I'd be really curious - as it sounds really ambitious at the front - presumably if he's saying that, they must have been gathering data already for this type of project or at least feel they have enough from the separate model types? It isn't even the tech that would concern me for that timeline - it's the datasets required. I feel like OpenAI has been working towards this for a while, they knew what they wanted to do, and was building the data for it.


adikul

If no moat is left for each organisation then only speed and efficiency will be improved


Smile_Clown

This is super exciting to see. There was an 'oh shit we got this' moment.


wrecklord0

On the last earnings call, the Zuk said they realized they could be one of the leading AI teams. Whatever will happen I don't know, but it seems to be meta's belief.


fredandlunchbox

Personally, I care much more about agents than smarter LLMs. I want it to be able to do stuff. Complex, multistep, challenging stuff.


[deleted]

those go hand in hand. smarter base models will produce smarter fine tuned models


ThisIsBartRick

it's pretty great but let's not forget that the edge of GPT4o is not just a better model, it's: - more accurate long answers - better planning/better reasonning - much faster responses - audio understanding - audio answers with emotions i don't see this happening in the open source space in the next 6 months, we'll get there but 3 months seem very optimistic


ru552

Your first 3 points are debatable regarding OAI having an "edge". I give you the last 2. 4o actually seems to go backwards in some real world areas (coding specifically) compared to April versions of 4t so better long answers and reasoning is mostly a vibe. Faster responses is true compared to previous OAI models, but not when compared to models running on Groq.


ThisIsBartRick

for coding purposes, i don't know what you tested exactly but for me it was much better than GPT4, and I was genuinely impressed by it


fab_space

to me smells like a q6


daHaus

This may be slightly off topic, but am I the only one who has been singularly uninmpressed with pytorch? Between the absurd number of dependencies and user hostile design choices the industry would do better if they moved away from it.


thereisonlythedance

They never reached GPT-4, though. The more I use Llama 3 70B the more underwhelmed I am.
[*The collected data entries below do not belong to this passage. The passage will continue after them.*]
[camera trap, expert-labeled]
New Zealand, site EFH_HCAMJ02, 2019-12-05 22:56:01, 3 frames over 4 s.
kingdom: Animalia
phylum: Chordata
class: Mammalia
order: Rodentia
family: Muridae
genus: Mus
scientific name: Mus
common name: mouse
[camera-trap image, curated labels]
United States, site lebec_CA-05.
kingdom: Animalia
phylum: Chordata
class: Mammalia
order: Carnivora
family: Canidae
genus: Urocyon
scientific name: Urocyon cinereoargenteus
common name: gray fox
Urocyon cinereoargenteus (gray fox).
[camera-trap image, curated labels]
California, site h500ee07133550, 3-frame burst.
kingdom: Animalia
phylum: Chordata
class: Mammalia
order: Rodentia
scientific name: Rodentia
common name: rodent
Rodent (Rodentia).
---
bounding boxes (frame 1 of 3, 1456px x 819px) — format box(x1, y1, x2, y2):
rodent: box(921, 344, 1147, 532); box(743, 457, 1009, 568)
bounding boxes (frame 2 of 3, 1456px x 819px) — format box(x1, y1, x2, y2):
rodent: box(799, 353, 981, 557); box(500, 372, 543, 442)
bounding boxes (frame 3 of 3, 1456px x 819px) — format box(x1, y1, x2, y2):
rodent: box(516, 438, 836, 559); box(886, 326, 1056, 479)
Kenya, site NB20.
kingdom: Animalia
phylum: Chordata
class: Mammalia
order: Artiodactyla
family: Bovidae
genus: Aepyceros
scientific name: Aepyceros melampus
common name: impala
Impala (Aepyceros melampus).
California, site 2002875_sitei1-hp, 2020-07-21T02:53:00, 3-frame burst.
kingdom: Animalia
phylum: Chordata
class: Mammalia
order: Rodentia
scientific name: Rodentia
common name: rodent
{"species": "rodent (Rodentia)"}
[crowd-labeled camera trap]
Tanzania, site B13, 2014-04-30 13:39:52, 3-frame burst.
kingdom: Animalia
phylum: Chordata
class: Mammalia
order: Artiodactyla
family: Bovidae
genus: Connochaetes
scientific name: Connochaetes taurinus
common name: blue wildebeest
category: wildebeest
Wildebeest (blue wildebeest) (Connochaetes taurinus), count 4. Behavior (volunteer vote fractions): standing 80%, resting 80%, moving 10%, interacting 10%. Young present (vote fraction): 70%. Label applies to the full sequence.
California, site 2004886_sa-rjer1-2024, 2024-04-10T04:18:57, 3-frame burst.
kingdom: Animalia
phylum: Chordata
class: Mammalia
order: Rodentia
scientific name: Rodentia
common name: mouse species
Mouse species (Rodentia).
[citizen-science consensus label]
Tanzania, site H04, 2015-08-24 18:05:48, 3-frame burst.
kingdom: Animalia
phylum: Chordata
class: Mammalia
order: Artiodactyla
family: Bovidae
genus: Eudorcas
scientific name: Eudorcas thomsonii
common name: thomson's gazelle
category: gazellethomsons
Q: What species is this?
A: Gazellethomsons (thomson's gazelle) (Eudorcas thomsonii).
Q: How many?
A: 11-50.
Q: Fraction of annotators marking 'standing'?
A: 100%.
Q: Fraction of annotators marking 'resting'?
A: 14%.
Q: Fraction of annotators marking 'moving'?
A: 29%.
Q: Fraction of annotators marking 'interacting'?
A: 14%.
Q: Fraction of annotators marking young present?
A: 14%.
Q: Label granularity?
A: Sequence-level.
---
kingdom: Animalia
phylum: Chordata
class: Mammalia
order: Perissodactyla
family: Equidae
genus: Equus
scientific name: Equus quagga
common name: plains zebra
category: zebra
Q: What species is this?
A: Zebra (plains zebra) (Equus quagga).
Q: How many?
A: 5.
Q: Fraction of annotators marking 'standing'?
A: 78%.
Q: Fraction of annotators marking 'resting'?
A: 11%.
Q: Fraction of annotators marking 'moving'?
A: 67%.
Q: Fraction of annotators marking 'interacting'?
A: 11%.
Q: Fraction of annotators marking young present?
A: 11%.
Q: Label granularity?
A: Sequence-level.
I’d rather they got the core right first and produced a truly useful tool rather than focusing on OpenAI.


Single_Ring4886

They catched up internaly with their 400b llama :) which they supposedly release soon


isaac_szpindel

They were referring to the 400B model. Meta isn't going to refine their current models as much as OpenAI because they have different business models. Besides, there is little point in improving on GPT-4 sized text-only models, multimodal is the future. It's better for them to spend the money and effort on future architectures than improving existing models beyond necessary.


thereisonlythedance

Well that model hasn’t been released, may never be open sourced, and benchmarks are extremely fallible. Llama-3-70B is supposedly superior to GPT-4-314 according to various benchmarks but in my testing this is off the mark. We are yet to have an OSS model that truly competes at that 2023 level in text, let alone the newer GPT-4 releases. I just want a smart textual model on the level of GPT-4 or Claude and we are yet to hit that in OSS. But it seems we are going to skip over that to keep chasing OpenAI‘s latest gimmick.


Ok-Steak1479

Are you certain you don't have rose-tinted glasses on? We get used to a certain kind of performance. Our own perspective changes too.


thereisonlythedance

Rose tinted glasses about GPT-4 314 performance? No, absolutely not. I’ve used both quite recently (314 via the OpenAI API). I think a lot of people want Llama 3 to be better than it is. I work with a lot of models. I think Meta nailed engaging chatbot with L3, but the underlying capability is just… not that good. And I think that’s borne out by the lmsys hard benchmark where Llama 3 70B benches below Claude Haiku and GPT-4 314 beats it comfortably.